Di certo, se Salvini riuscirà a mettere un ampio margine, di sei-sette punti, tra sé e il suo socio Di Maio, andrà all’incasso. E Di Maio lo sa. E avverte: “Se vogliamo parlare di poltrone si è sbagliato Movimento. Dico alla Lega di parlare meno di poltrone e di pensare più al Paese”. Un fatto è certo, lo stesso premier Conte non può rimuovere i ministri, perciò se si volesse, ad esempio, sostituire un tecnico come Giovanni Tria con un politico, magari leghista, si dovrebbe sfiduciarlo e convincere il ministro dell’Economia a dimettersi, senza contare che servirebbe la firma del presidente della Repubblica. Ancor più complicata, a norma di prassi e procedure costituzionali, sarebbe la sostituzione dell’avvocato pugliese.
In ogni caso, al di là della poltrone, ad essere in gioco dopo il 26 maggio, sarà soprattutto la prosecuzione dell’esecutivo giallo-verde. A partire dall’agenda del governo, da un aggiornamento del “contratto”, oltre che dalle regole d’ingaggio. Perché, come si continua a ripetere nel Carroccio, “siamo tutti d’accordo con Giorgetti quando dice che così non si può andare avanti”. Nel merito, il primo punto all’ordine del giorno è quello dell’economia. “Serve una sferzata”, il ‘mantra’ del vicepremier leghista.

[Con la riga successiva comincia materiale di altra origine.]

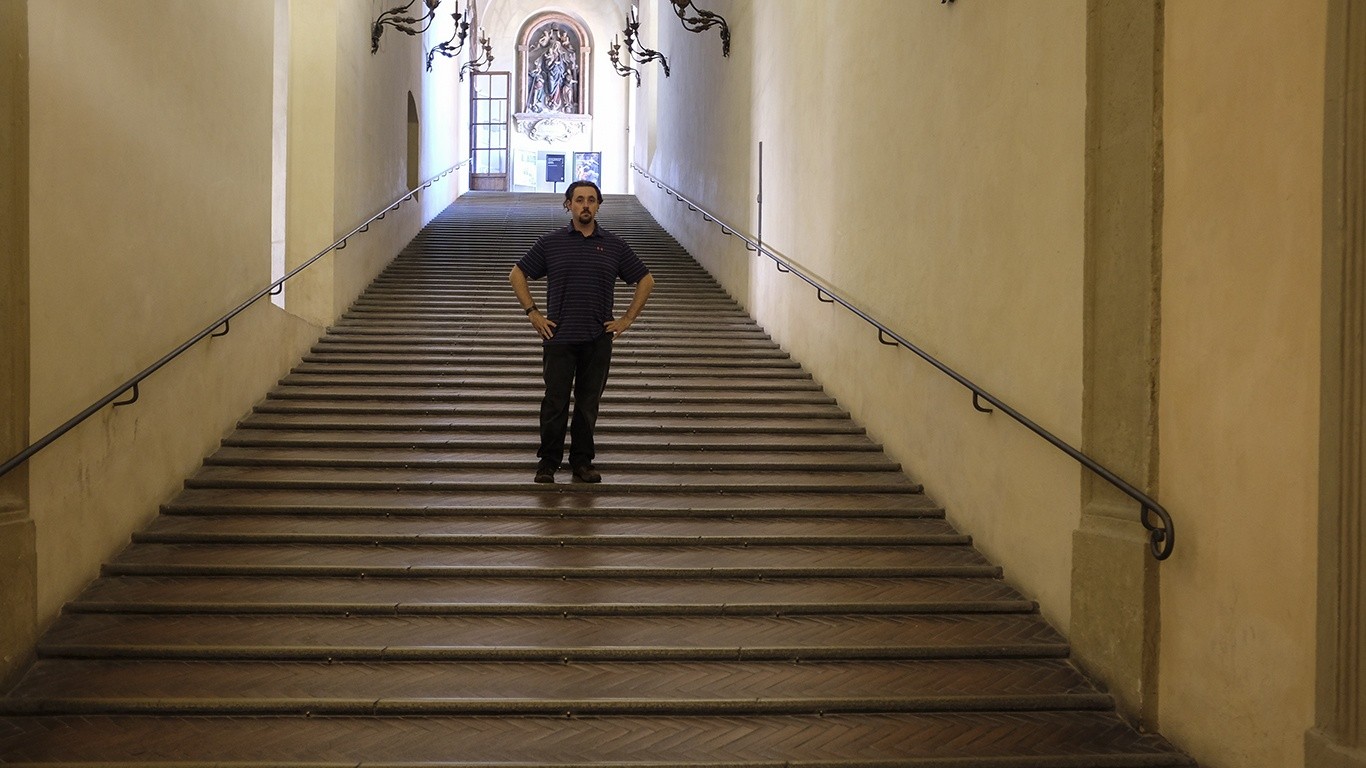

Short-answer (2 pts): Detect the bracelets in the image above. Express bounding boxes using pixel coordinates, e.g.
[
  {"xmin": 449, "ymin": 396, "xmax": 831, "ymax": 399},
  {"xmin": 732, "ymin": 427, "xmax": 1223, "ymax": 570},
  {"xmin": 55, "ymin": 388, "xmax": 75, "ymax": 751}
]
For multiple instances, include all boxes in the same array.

Ovvero flat tax subito. Poi c’è il tema dell’autonomia, quello della sicurezza ed occorre rompere gli indugi sulle grandi opere (leggi niente più barricate sulla Tav). Ma soprattutto – dicono i big del partito di via Bellerio – basta con il giustizialismo.
Perché il 30 maggio si saprà la sentenza sul caso delle ‘spese pazze’ in Liguria che coinvolge Edoardo Rixi, sottosegretario ai Trasporti. E Rixi – si fa notare ancora in via Bellerio – non è Siri, non si potrà chiedere la sua testa senza non subirne poi le conseguenze. Questa è l’aria che tira, nonostante le rassicurazioni del vicepremier leghista (“il governo andrà’ avanti in ogni caso”) -. Di Maio già da tempo sente puzza di bruciato. Non a caso a meno di ventiquattr’ore fa, il vice premier pentastellato, si è lasciato andare ad una frase che non necessita d’interpretazioni: “la Lega sta chiedendo il voto per dire ‘vogliamo più forza per buttare giù questo governo’”. La sfida del M5S, si sa, sarà ai confini dell’impossibile perché la Lega, sebbene a livelli inferiori rispetto a qualche tempo, viaggia decisa verso il primato. Ed ecco perché il voto di domenica non è solo una partita per l’Europa.